You're Either on the Bus, or off the Bus

Commuting by mass transit: Think of it as 25 minutes of heaven. With material. Just like the Merry Pranksters, my fellow commuters seem to have a few, shall we say, boundary issues--which are all endlessly entertaining.

Monday, May 9, 2011

And the Score Is....

5 Utilkilts on one no. 56 Express bus.
1 wears plaid knee socks with tassles (I suppose he might have been the Prince of Wales).
1 wears a mesh tank top over a fleece t-shirt.
2 have Plumber's Butt when they sit down.

That is all.

Saturday, September 25, 2010

The Morning Commute, by the Numbers

Thursday, this is how the Number 37 bus going into town looked, by the numbers:

Men making last-minute adjustments to their comb-overs: 3

Young women sharing and applying the same stick of roll-on deodorant under the work clothes they were already wearing: 2

Women trying to apply lip liner while the bus went over construction speed bumps, to disastrous results: 1

High schoolers trying to snort Capri-Sun in through one nostril and out through the other: 4

Number who succeeded: 1

Men trimming nose hair while reading The New York Times: 1

Wednesday, September 1, 2010

Look Out for Flying Nail Bits

It's funny how the morning bus riders, at least on the 56 in West Seattle, think of the bus as the extension of their bathrooms, a place to continue their morning primping and prep work for the day. Yesterday, in one seven-mile ride, my fellow riders included:

  • An older woman who clipped her fingernails for 25 minutes, with nail bits flying all around the bus. One landed in the lap of the middle-aged man next to me who just looked down, muttered softly, "Really?" and brushed it away.

* [Information provided]:

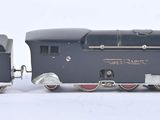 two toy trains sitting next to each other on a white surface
---
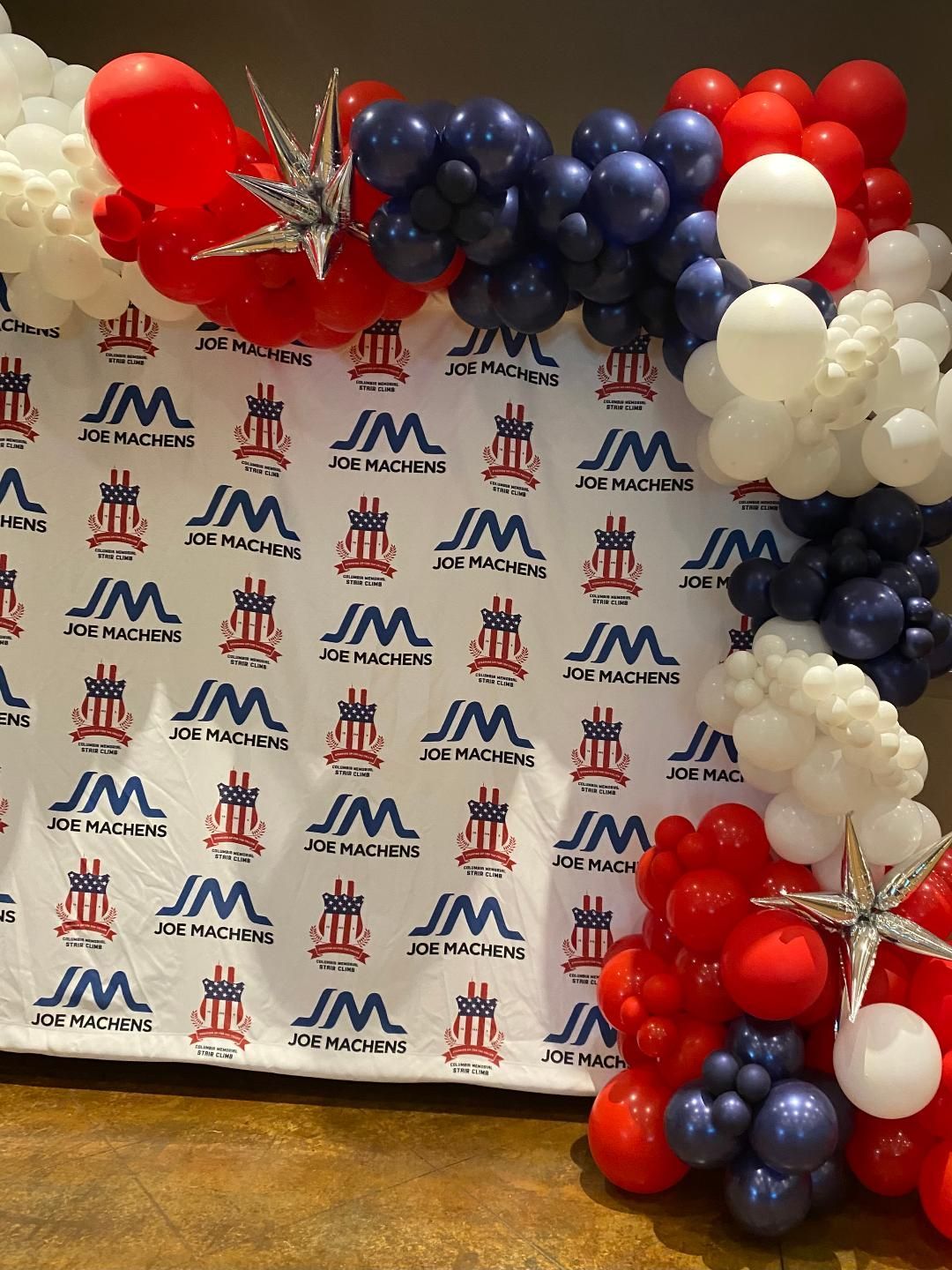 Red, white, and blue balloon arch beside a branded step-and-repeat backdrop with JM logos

* [Parts of the exercise]:
A – Please transcribe the bus commuting blog from "5 Utilkilts on" up to and including "a fleece t-shirt.".
B – Answer these questions from the bus commuting blog, one per line:
(i) How many Utilkilts were counted on one no. 56 Express bus?
(ii) Which numbered bus going into town is described on Thursday?
(iii) For how long did the older woman clip her fingernails?

* [Solved tasks]:
A –
5 Utilkilts on one no. 56 Express bus.
1 wears plaid knee socks with tassles (I suppose he might have been the Prince of Wales).
1 wears a mesh tank top over a fleece t-shirt.

B –
(i) 5
(ii) The Number 37 bus
(iii) 25 minutes